Passage -
-=-=-

From now on, by order of the City of Troy Chamber of Commerce the SUGAR HOLD will only be allowed to play Weddings, Dances, Quinceanera’s, and other festive occasions

Super fun surf indie rock band The Sugar Hold (was forced to) made a deal with the Troy Chamber of Commerce following last night’s unbelievably exciting and entertaining (without so much as a hint of irony) set at Brown’s Brewing Company for the Bacchanalia fest.

The Sugar Hold — too much of a party!

“Basically we were told that we were making the, um, surrounding not quite as fun and less hardy partying local Troy arts, music and entertainment scene a bit um, paler by comparison?” explained lead singer/guitar player Mikey Baish. “We certainly didn’t start with the intention of being the most fun, entertaining, unstoppable good time had by everyone at all of our shows but we sort of can’t help it… we just make fun music that we love, we love what we’re doing and everyone can tell and they in turn love it so much they have such a good time and… it’s not our fault. We’d try to tone it down but honeslty, who would want to have LESS of a super rockin time?”

“We just can’t help it that we’re having so much damned fun up there these days unlike other groups and scenes from the past that we don’t really fit in with anymore.” chimes in drummer with variable yet always entertaining head and facial hair shining local personality John Olander (srsly dooders in like 20 bands, has 12 jobs and can be found anywhere a party with music is going on yet is ALWAYS partying and smiling). “I mean I used to play in a band called Che Guevara T-Shirt that, let’s face it, was just plain wrist-slitting metal. Which is not to say I didn’t enjoy it or any of the other groups around that still do that kind of stuff, but we are kind of heralding in a new era with groups like the Hold on Honeys, and earlier but still partying Haley Moley, Architrave, Haunted Cat — just too many to name (shouts Olander as he shoves a grinder into his mouth no doubt the first chance he’s had to eat in days) that are just plain unironically entertaining and joyous!”

-=-=-

Source material -
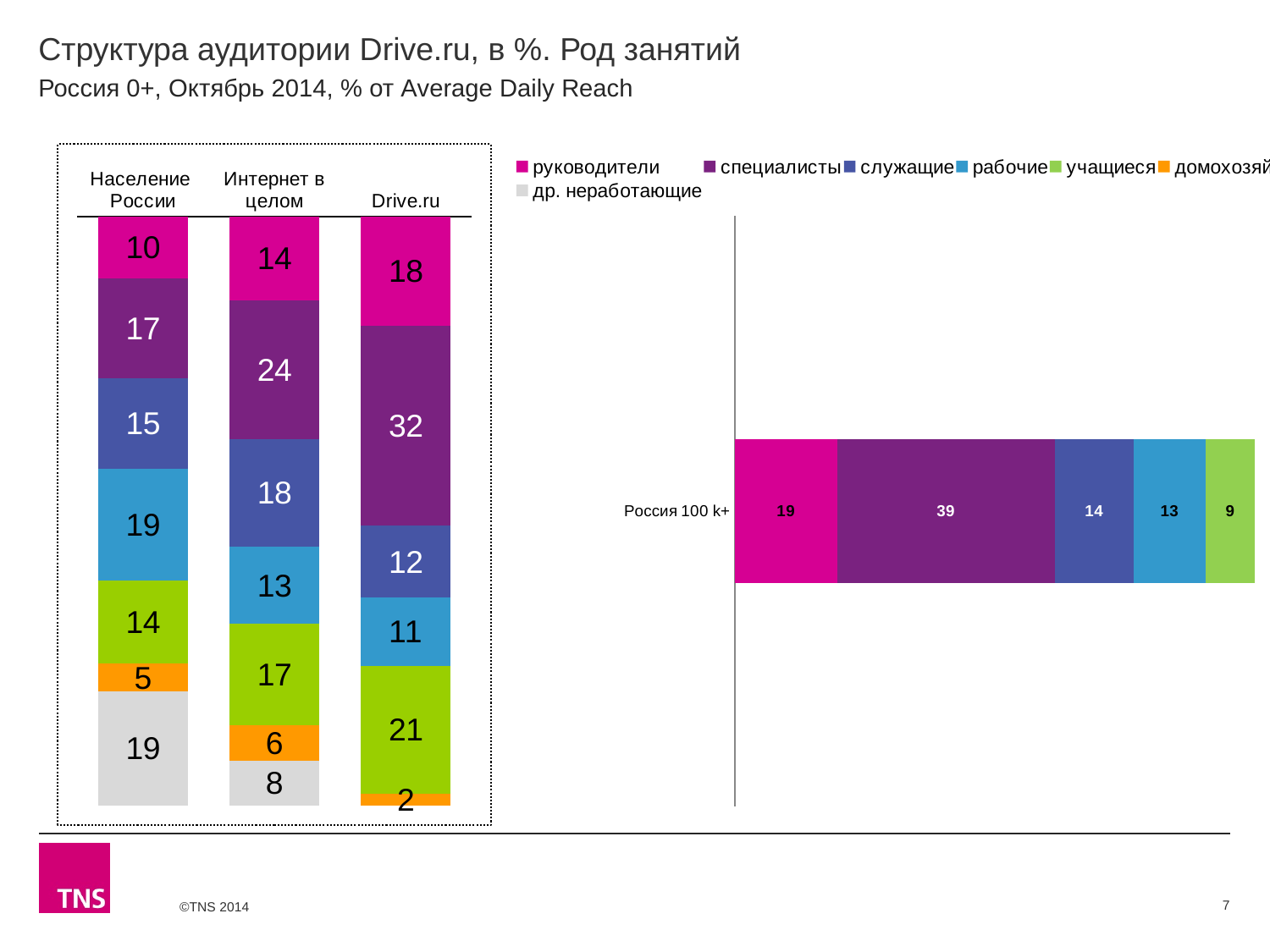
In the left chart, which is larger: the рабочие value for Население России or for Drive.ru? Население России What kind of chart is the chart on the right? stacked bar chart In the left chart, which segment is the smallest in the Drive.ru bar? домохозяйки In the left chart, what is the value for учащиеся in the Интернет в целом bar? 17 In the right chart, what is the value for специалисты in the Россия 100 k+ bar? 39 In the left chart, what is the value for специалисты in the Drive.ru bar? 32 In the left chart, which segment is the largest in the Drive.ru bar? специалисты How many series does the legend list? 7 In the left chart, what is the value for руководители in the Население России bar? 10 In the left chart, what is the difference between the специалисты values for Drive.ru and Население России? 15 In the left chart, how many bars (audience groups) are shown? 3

-=-=-

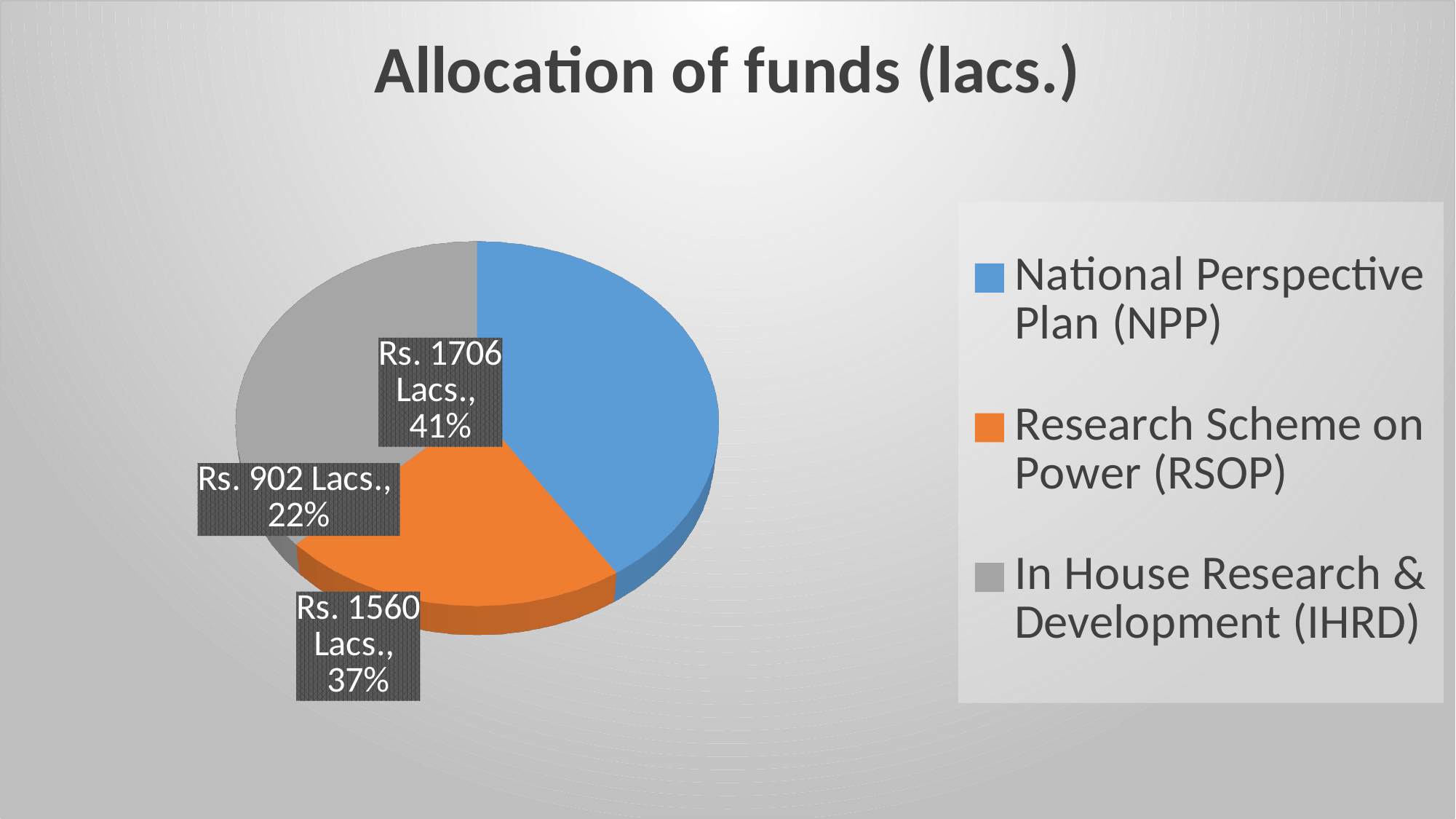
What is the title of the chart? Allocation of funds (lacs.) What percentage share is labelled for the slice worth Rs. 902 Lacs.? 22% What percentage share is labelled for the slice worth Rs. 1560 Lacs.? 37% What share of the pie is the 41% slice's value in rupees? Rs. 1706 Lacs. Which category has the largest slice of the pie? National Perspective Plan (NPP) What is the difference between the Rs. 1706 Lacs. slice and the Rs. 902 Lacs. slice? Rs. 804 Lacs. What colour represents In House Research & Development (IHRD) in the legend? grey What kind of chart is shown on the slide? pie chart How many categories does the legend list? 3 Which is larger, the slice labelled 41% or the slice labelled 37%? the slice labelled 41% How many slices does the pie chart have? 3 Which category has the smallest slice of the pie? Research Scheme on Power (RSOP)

-=-=-

Brief - In the article about The Sugar Hold, at what venue did the band play the set that preceded its deal with the Troy Chamber of Commerce?

Exercise result - Brown's Brewing Company